3. They treat their people like an asset, not a cost. Mo’s Crib provides artisans with living wages, meals, transport support, wellness Fridays. Their staff retention is reportedly 100%. When people are looked after, quality follows.

4. African craft as a competitive advantage. They did not try to imitate what already existed. They leaned into African craftsmanship and used generally available materials such as ilala palm, banana bark, and handwoven texture. The crafts produced in this manner are authentic and will be difficult to replicate in Chinese factories. Their uniqueness is their magic.

The Recognition

In 2024, Morongwe won the Veuve Clicquot Bold Woman Award — a prestigious global prize now in its 52nd year, recognising women who demonstrate boldness, innovation, and leadership across 27 countries. Nearly 500 women globally have received this honour. Mo joined that list from Pretoria.
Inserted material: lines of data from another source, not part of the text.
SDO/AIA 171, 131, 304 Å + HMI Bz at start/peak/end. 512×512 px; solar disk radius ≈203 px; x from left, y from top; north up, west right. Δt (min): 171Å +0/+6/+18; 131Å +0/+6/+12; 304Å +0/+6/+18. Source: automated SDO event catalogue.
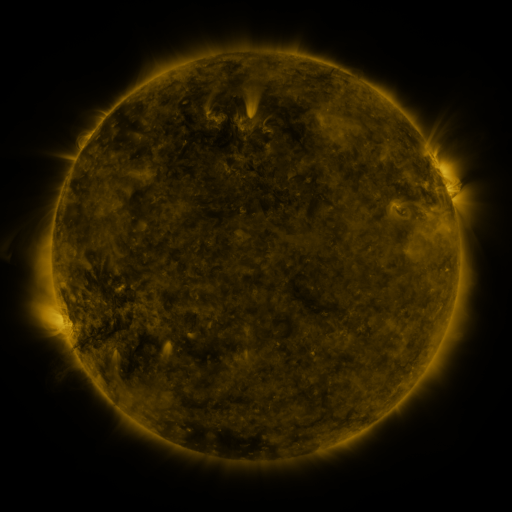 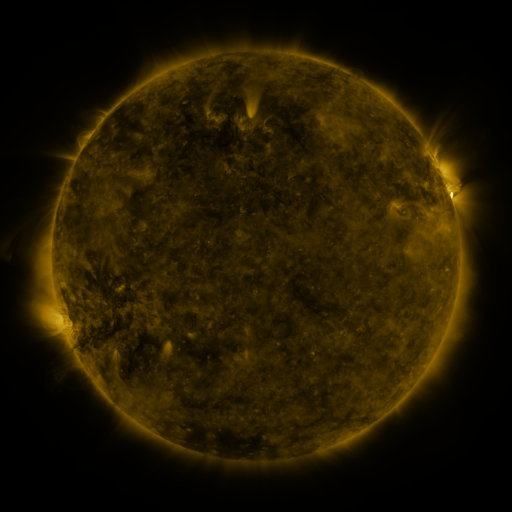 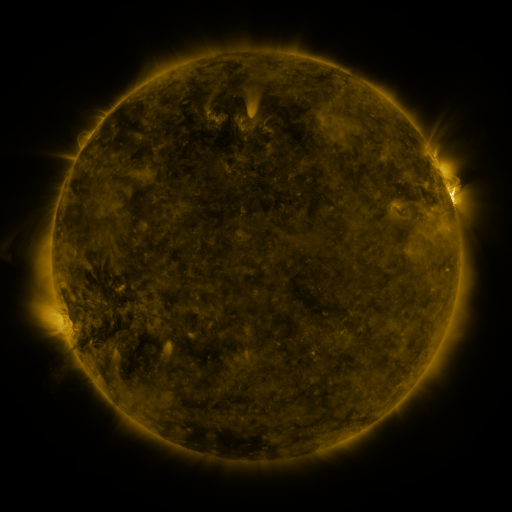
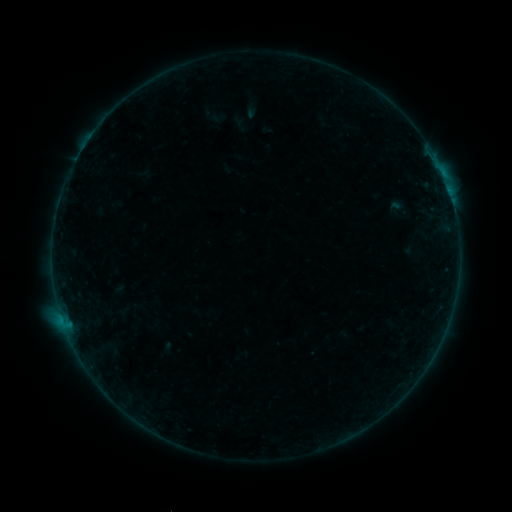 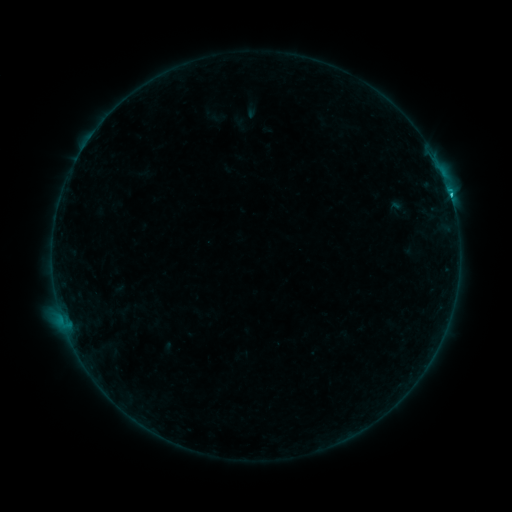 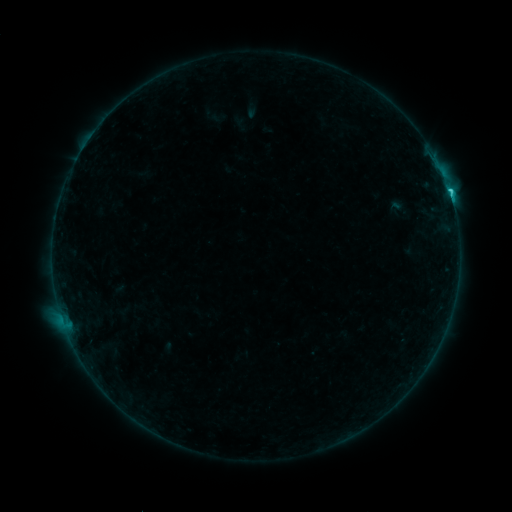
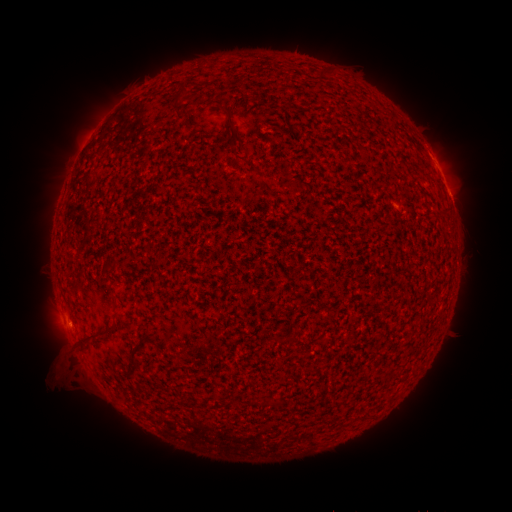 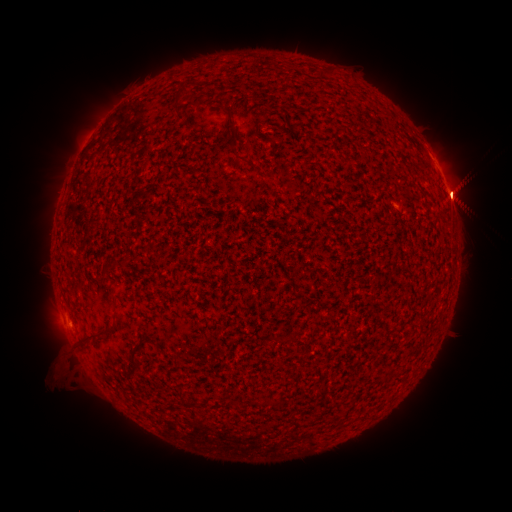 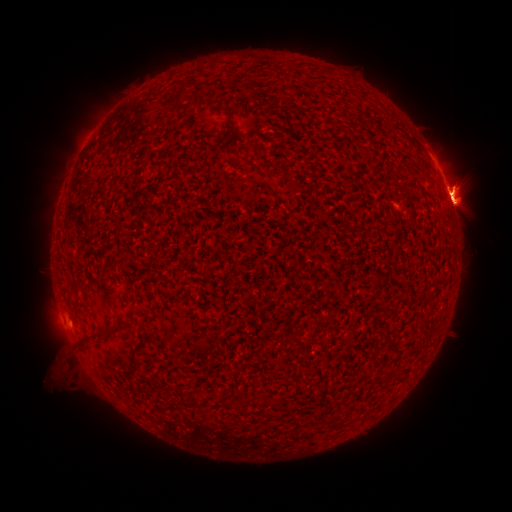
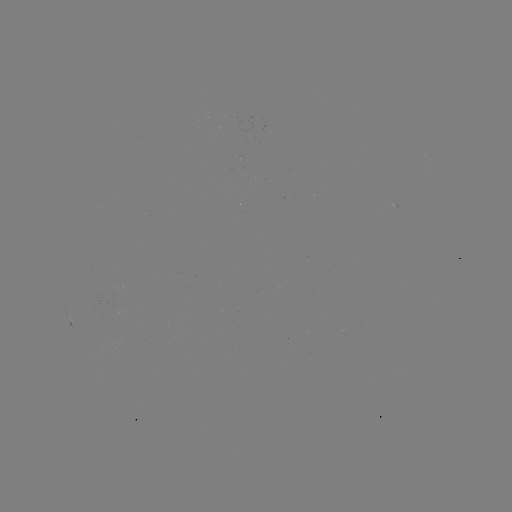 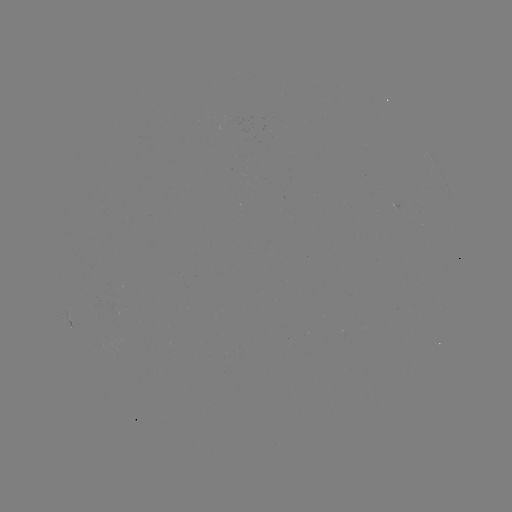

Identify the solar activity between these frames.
eruption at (461, 190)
Since winning, Mo’s Crib grew from 200 to 300 artisans, with manufacturing now spanning South Africa, Kenya, Ghana, Malawi, and Tanzania. Revenue has grown exponentially. New international retail partnerships have followed. In June 2025, Mo travelled to Reims, France, for the global Bold Woman Award Forum — standing in a historic vineyard with her name on a vine.

Not bad for a business that started with a pile of discarded pipes and a childhood memory of weaving plastic.